Seu último álbum cheio, “Earth To Ursa Major”, é uma impressionante paisagem contemporânea que relaciona, poeticamente, as intimidades vividas pelo artista com um rico panorama galáctico, como se um astronauta e um cidadão médio compartilhassem o mesmo desespero básico pra encontrar seu lugar no mundo.
Floga-se: Eu sei que algumas faixas do EP “Earth To Ursa Minor” apareceram em algumas compilações etc., mas você considera o EP uma extensão temática do incrível mergulho que foi “Earth To Ursa Major”?
Jordaan Mason: As sessões de “Earth To Ursa Major” foram algumas das mais produtivas sessões que já tive. Eu acabei com muito mais música do que eu conseguia encaixar, então comecei a pensar nas músicas como um álbum e um EP: o “major” e o “minor” um do outro. Então, sim, penso nisso como um adendo a “…Ursa Major”, músicas que talvez dêem mais contexto ao estado de espírito e ao mundo do qual estou falando naquele álbum.
F-se: Gosto da relação entre o universo cósmico que alguns títulos das faixas têm e como as letras desenvolvem uma relação tênue entre imensidade e intimidade, uma relação que eu posso ouvir desde “One Day The Horses Will Have Their Revenge” (de 2004). Como você percebe essa relação, se é que existe, no seu trabalho?
JM: Acho que ao longo do meu trabalho tentei usar histórias pessoais e íntimas pra falar sobre coisas que são maiores que eu, maiores que meu corpo e que a experiência com o mundo. Ao longo dos anos, aprendi que são as coisas mais específicas e detalhadas que mais ressoam com as outras pessoas.
F-se: Você acha que os interesses que o motivaram nas primeiras gravações ainda são os mesmos?
JM: Acho que o que permaneceu constante é o meu desejo estranho de documentar minha vida através da música, mas acho que minha motivação pra fazê-lo está mudando constantemente. Estou sempre me questionando pra repensar porque estou fazendo isso, tentando encontrar novos processos e formas através dos quais eu possa trabalhar. Acho que quando comecei a escrever músicas, eu só queria escrever músicas de amor gay, porque eu nunca ouvi músicas de amor gay. Suponho que o que permaneceu consistente, então, é que ainda tento escrever sobre coisas sobre as quais não ouço outras pessoas cantando com muita frequência, embora os tópicos de meu interesse mudem com o tempo.

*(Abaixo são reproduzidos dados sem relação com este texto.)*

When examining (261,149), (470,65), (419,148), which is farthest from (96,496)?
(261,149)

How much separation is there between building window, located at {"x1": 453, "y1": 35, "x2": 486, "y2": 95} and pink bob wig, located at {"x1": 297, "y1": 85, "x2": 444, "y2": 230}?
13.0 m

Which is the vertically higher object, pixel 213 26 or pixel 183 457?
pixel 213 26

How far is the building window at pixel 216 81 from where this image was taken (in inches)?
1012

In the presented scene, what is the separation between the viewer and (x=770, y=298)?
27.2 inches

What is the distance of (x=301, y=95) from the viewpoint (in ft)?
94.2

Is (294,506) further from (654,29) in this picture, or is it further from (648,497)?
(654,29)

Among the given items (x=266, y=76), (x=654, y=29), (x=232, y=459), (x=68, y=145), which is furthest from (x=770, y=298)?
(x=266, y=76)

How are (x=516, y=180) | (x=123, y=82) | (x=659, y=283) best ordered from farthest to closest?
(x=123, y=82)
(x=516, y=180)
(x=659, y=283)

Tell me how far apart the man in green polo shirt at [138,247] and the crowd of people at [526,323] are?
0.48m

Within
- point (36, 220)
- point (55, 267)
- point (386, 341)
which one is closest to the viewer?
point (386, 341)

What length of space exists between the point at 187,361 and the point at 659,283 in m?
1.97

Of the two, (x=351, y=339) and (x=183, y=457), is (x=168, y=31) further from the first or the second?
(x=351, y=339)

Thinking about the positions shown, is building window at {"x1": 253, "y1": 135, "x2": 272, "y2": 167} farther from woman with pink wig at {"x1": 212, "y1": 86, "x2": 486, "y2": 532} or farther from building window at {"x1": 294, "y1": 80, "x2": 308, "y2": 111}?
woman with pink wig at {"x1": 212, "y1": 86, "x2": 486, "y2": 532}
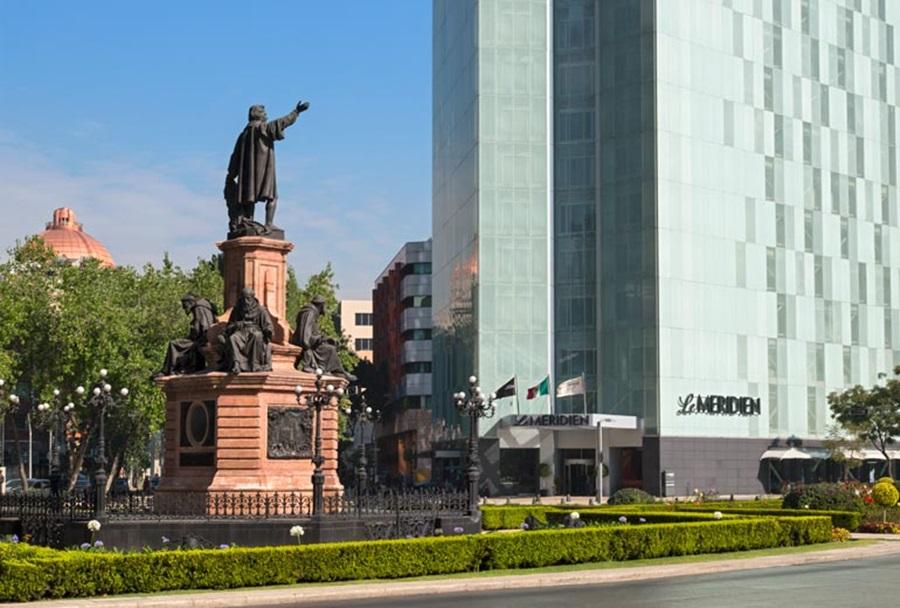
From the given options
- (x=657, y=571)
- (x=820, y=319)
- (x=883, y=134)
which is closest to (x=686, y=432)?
(x=820, y=319)

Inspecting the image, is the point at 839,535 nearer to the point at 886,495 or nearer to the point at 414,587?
the point at 886,495

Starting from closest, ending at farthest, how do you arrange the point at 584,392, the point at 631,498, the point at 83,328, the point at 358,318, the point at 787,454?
the point at 631,498 → the point at 83,328 → the point at 584,392 → the point at 787,454 → the point at 358,318

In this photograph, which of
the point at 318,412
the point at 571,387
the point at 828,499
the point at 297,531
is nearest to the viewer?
the point at 297,531

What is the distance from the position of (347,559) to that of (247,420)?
7625 mm

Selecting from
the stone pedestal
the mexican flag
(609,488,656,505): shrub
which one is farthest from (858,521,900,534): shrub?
the mexican flag

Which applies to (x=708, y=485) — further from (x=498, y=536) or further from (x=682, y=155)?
(x=498, y=536)

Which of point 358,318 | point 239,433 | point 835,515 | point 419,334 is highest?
point 358,318

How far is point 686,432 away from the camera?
93.6 m

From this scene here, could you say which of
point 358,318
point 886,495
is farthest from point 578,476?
point 358,318

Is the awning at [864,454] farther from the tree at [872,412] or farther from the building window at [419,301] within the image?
the building window at [419,301]

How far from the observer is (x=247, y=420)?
38188 millimetres

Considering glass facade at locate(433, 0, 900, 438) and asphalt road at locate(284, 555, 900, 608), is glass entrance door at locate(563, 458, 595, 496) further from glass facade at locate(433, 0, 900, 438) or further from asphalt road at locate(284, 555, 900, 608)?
asphalt road at locate(284, 555, 900, 608)

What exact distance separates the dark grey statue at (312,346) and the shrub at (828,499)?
20.0m

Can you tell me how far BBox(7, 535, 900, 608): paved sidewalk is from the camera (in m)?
27.5
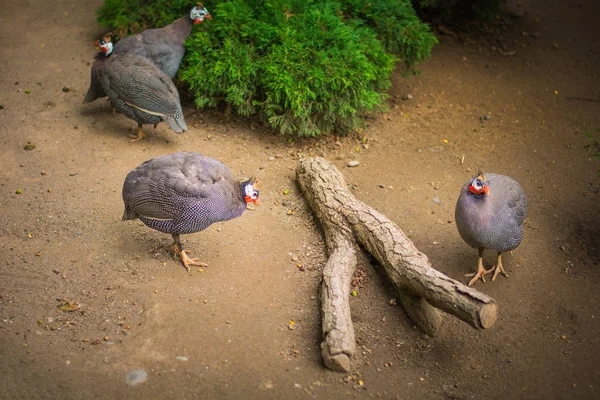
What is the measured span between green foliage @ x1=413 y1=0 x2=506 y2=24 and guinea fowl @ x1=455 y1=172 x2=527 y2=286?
3.95 meters

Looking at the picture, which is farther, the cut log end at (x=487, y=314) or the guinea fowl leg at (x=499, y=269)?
the guinea fowl leg at (x=499, y=269)

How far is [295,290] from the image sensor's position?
4633mm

F-se: Quais histórias (literatura, filme etc.) você consumiu que você acha que de alguma forma influenciaram a estrutura de sua escrita? Suas letras quase sempre me parecem poemas, contos ou algo assim.

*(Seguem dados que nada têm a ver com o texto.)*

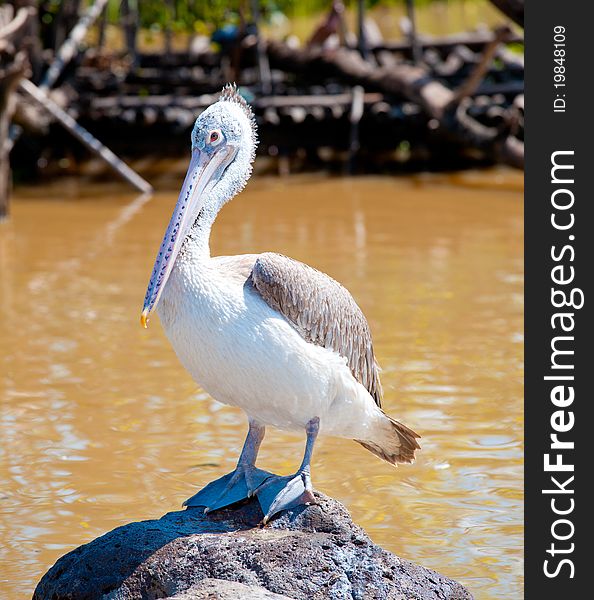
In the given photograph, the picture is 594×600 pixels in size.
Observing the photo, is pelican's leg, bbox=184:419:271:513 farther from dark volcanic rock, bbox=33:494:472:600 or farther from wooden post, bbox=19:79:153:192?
wooden post, bbox=19:79:153:192

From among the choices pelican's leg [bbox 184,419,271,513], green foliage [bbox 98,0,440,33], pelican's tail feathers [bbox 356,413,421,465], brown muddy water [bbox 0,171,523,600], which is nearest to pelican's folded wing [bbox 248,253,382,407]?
pelican's tail feathers [bbox 356,413,421,465]

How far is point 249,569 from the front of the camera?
3.29 metres

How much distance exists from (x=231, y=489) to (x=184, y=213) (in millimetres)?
850

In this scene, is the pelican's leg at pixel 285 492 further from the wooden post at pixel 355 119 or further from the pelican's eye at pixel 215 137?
the wooden post at pixel 355 119

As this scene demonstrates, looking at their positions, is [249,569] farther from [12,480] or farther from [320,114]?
[320,114]

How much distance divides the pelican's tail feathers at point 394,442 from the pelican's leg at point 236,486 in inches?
19.0

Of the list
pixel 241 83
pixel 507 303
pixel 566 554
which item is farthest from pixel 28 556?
pixel 241 83

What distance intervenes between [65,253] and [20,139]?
4.12 metres

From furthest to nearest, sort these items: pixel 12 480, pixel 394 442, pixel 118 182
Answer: pixel 118 182, pixel 12 480, pixel 394 442

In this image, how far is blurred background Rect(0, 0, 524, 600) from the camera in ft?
15.8

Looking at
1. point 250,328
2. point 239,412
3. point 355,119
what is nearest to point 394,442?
point 250,328

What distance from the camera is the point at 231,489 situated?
3648mm

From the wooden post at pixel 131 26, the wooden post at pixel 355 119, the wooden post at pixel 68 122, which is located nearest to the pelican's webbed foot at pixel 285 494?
the wooden post at pixel 68 122

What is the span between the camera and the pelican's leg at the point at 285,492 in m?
3.50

JM: Alguns dos escritores que me influenciaram incluem Jean Genet, Sarah Kane, Leonard Cohen, Frank O’Hara, Getrude Stein, James Joyce, Georges Bataille e Kristina Born. Alguns dos meus filmes favoritos são “Mal Dos Trópicos” (“Tropical Malady”, de Apichatpong Weerasethakul, 2004), “O Atalante” (“L’Atalante”, de Jean Vigo, 1934), “Luzes No Céu” (“Fireworks”, de Akiyuki Shinbo, Nobuyuki Takeuchi, 2017), “Chamas De Verão” (“Mademoiselle”, de Tony Richardson, 1966), “Ensina-me A Viver” (“Harold And Maude”, de Hal Ashby, 1971) “Jeanne Dielman, 23, Quai Du Commerce, 1080 Bruxelles” (de Chantal Akerman, 1975), “Stroszek” (de Werner Herzog, 1977), “O Matador De Ovelhas” (“Killer Of Sheep”, de Charles Burnett, 1978), “Garotos De Programa” (“My Own Private Idaho”, de Gus Van Sant, 1991), “Totally Fucked Up” (de Gregg Araki, 1993), “A Última Noite” (“Last Night”, de Don McKellar, 1998), “O Romance De Morvern Callar” (“Morvern Callar”, de Lynne Ramsay, 2002) e “Morrer Como Um Homem” (de João Pedro Rodrigues, 2009).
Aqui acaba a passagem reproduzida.